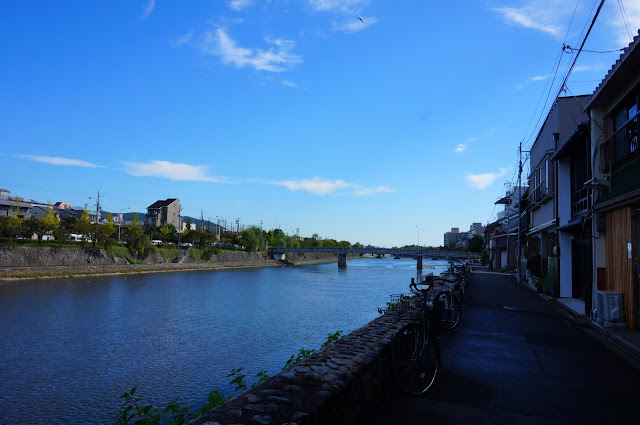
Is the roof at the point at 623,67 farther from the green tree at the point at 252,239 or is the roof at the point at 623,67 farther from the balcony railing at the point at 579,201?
the green tree at the point at 252,239

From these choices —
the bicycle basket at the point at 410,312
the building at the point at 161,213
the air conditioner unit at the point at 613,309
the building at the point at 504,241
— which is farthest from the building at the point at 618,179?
the building at the point at 161,213

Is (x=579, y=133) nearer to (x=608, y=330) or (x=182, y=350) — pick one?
(x=608, y=330)

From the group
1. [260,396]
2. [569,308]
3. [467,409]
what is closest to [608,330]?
[569,308]

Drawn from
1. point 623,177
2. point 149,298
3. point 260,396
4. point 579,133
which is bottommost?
point 149,298

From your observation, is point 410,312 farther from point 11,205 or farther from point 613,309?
point 11,205

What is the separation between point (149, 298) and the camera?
83.7 ft

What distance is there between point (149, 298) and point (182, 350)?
14.3m

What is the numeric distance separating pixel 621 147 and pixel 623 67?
1858mm

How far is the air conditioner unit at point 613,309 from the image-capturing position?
29.0 ft

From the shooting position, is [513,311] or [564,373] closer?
[564,373]

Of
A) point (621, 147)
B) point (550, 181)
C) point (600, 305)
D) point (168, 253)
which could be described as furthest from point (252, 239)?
point (621, 147)

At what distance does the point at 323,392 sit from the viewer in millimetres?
3537

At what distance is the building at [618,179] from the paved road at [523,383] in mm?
1513

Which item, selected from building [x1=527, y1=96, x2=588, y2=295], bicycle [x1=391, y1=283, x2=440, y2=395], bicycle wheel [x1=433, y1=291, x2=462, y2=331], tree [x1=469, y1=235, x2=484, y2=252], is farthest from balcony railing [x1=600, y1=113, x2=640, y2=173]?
tree [x1=469, y1=235, x2=484, y2=252]
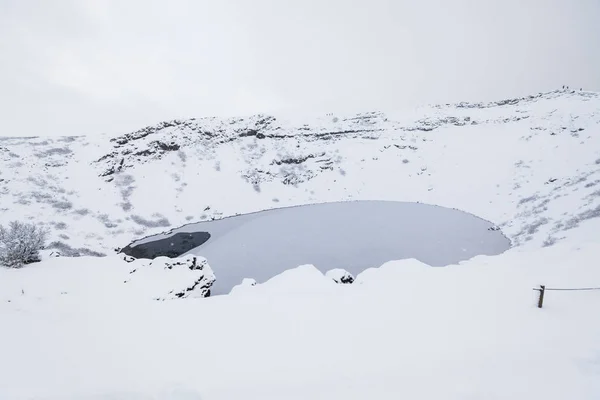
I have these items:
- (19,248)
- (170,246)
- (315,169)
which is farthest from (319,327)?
(315,169)

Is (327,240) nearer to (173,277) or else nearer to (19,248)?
(173,277)

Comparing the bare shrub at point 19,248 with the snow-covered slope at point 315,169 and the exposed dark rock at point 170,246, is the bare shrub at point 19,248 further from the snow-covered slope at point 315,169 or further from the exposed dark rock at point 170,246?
the snow-covered slope at point 315,169

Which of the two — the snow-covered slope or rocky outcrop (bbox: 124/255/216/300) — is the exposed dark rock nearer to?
the snow-covered slope

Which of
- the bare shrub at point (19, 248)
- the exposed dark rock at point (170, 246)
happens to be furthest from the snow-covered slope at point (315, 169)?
the bare shrub at point (19, 248)

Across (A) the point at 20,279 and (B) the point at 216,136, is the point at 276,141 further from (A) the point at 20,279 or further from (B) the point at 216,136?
(A) the point at 20,279

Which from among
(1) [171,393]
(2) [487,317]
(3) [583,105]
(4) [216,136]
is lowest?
(1) [171,393]

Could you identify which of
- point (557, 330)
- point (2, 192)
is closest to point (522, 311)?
point (557, 330)
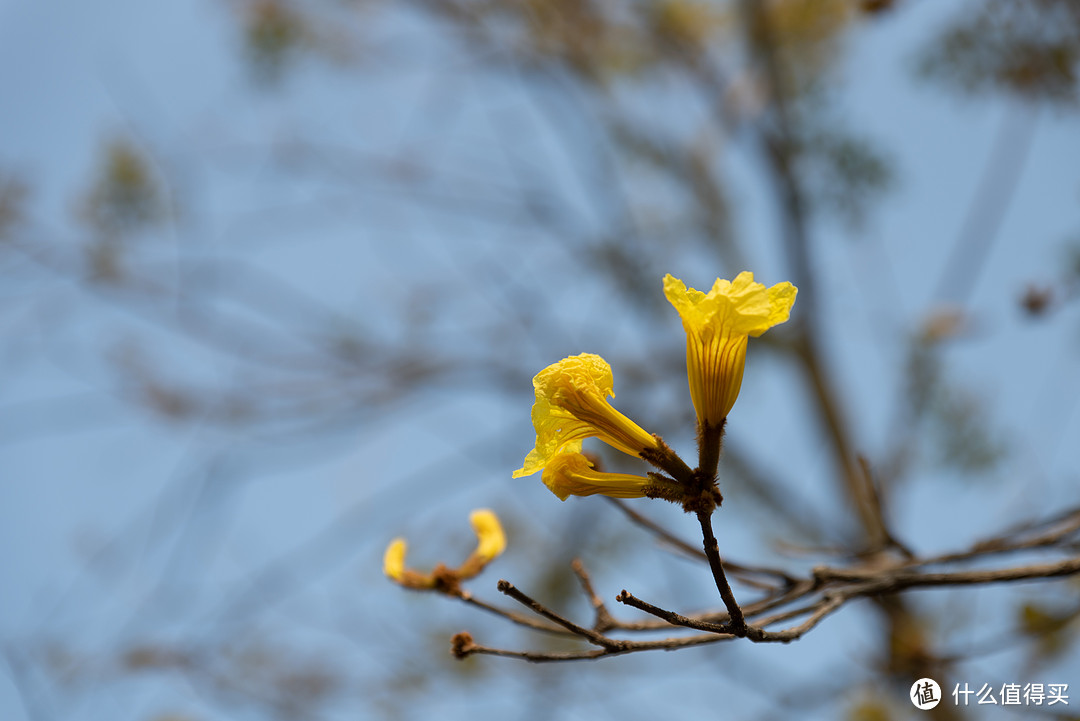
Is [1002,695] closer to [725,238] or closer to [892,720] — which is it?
[892,720]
━━━━━━━━━━━━━━━━━━━━━━━━━━━━━━
# [What to work on]
Starting with the line that contains "Is [1002,695] closer" and running through the end of the listing, render those lines as a numbered list, leaving out any blank lines.

# [Solution]
1. Is [1002,695] closer to [725,238] or closer to [892,720] — which is it?
2. [892,720]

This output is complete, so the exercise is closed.